Despite emerging victorious in its wars with France, Britain also faced problems regarding conscription. Bernard Rostker, one of the foremost experts on U.S. military personnel policy and an Army officer who served during a time of conscription, argued that, in Britain as in America today, it was “the romantic and utopian who longed for the conscript force of citizens.” By contrast, he concluded that the transformation to a standing professional army was “inevitable” on account of broader historic trends. In short, “it was the practical consideration that a conscript force could no longer produce a viable military institution that moved England toward a professional military.” 

Tellingly, it was frustration with the British practice of conscription that helped drive early American leaders’ resistance to the practice. Describing impressment into the Royal Navy, Benjamin Franklin wrote:The question then will amount to this; whether it be just in a community, that the richer part should compel the poorer to fight for them and their properties for such wages as they think fit to allow, and punish them if they refuse?” Franklin, for his part, concluded that while the practice might be legal, “I cannot persuade myself it is equitable.”

In addition to these historical precedents, conscription would face greater challenges today, even if it was conducted more elegantly than British impressment. Rostker recently commented that calls for conscription fail to account for the small percentage of personnel the policy would actually be required to provide. Where many see an idealistic policy in which hordes of able-bodied men report for mandatory service, their arguments fail to account for the increased costs, logistics, and personnel requirements to process and train such a force. Thus, calls for a return to conscription become more about reviving an imagined past than responding to the concrete needs of a modern military establishment. 

Arguments in favor of conscription also fail to consider that of the available population, the military requires only a fraction of a percent of total eligible males. History reveals a similar situation where “the size of the eligible population of young men reaching draft age each year in the 1960s was so large and the needs of the military so small in comparison, that in practice, the draft was no longer universal.”

..............................

[REQUIRED ACTIONS]
**A.** In the passage on conscription, what word did Rostker use to describe Britain's transformation to a standing professional army?
**B.** Write a continuation of the passage on conscription that picks up after its final sentence.

(Saved entries)
..............................

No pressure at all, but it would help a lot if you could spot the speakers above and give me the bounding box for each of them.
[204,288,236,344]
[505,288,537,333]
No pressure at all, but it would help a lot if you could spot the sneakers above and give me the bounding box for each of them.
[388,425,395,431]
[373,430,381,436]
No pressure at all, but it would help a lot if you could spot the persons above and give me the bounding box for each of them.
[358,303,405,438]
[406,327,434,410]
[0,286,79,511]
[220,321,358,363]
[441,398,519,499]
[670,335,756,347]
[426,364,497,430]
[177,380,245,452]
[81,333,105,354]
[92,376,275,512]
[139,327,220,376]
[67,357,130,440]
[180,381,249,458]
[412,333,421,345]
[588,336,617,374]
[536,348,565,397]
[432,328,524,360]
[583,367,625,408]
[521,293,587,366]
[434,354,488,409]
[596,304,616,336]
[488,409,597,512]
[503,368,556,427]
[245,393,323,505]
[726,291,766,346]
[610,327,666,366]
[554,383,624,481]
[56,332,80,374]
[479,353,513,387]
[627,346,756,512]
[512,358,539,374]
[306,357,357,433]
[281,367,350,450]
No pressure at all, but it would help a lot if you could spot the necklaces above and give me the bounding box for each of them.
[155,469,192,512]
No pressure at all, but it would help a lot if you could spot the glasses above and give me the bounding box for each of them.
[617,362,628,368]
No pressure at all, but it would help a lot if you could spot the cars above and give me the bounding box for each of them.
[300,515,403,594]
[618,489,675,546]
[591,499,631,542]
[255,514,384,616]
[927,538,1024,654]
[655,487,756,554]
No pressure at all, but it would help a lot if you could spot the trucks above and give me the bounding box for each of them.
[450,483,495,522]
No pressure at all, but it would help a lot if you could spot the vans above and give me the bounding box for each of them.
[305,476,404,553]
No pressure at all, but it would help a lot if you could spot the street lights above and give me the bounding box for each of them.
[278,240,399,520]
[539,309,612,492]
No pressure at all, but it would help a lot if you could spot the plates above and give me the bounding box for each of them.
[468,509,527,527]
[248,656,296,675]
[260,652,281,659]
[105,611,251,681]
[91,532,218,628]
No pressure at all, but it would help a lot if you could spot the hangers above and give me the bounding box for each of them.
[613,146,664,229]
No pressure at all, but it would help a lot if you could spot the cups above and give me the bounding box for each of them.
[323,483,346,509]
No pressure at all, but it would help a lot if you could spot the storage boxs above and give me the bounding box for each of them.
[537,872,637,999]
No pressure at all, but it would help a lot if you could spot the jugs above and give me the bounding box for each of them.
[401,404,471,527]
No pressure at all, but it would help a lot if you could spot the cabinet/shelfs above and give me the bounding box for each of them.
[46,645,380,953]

..............................

[ANSWERS BELOW]
**A.** He called it "inevitable."

**B.**
Calls for conscription also fail to include women, half of the national population and a majority of those with higher education levels. The male-only draft was upheld on June 25, 1981, by Justice William Rehnquist on the grounds that women could not participate in combat-related functions. This argument no longer holds, as Secretaries of Defense Leon Panetta and Ash Carter opened combat-related positions and all military occupations in 2013 and 2015 respectively. What’s more, a 2019 district court ruling declared a male-only draft unconstitutional.

Conclusion

History cannot tell us if reintroducing conscription is right or wrong. But it reveals that this policy has been the exception throughout the nation’s existence. A historically informed approach to supplying the personnel levels the U.S. military needs might begin with examining the anachronistic personnel policies, largely derived from World War II, that remain in existence today. These include a failure to acknowledge the incongruence of military service and modern families, shifting family forms, archaic promotion schemes, outdated pay tables, and frequent relocation. A new study on military service could also include some of the factors that the original Gates Commission ignored in 1973, including the role of women and families. This could provide a basis for more lasting and meaningful change to enhance military effectiveness going forward. 

Ryan Pallas is an active-duty Marine Corps officer who has completed tours at Miramar, CA; Yuma, AZ; Kaneohe Bay, HI; and Quantico, VA. He currently serves as a Commandant of the Marine Corps Strategist Fellow in the Schar School of Policy and Government at George Mason University in Arlington, VA. 

The views are those of the author and do not reflect those of the Marine Corps, Department of Defense, or any other government agency.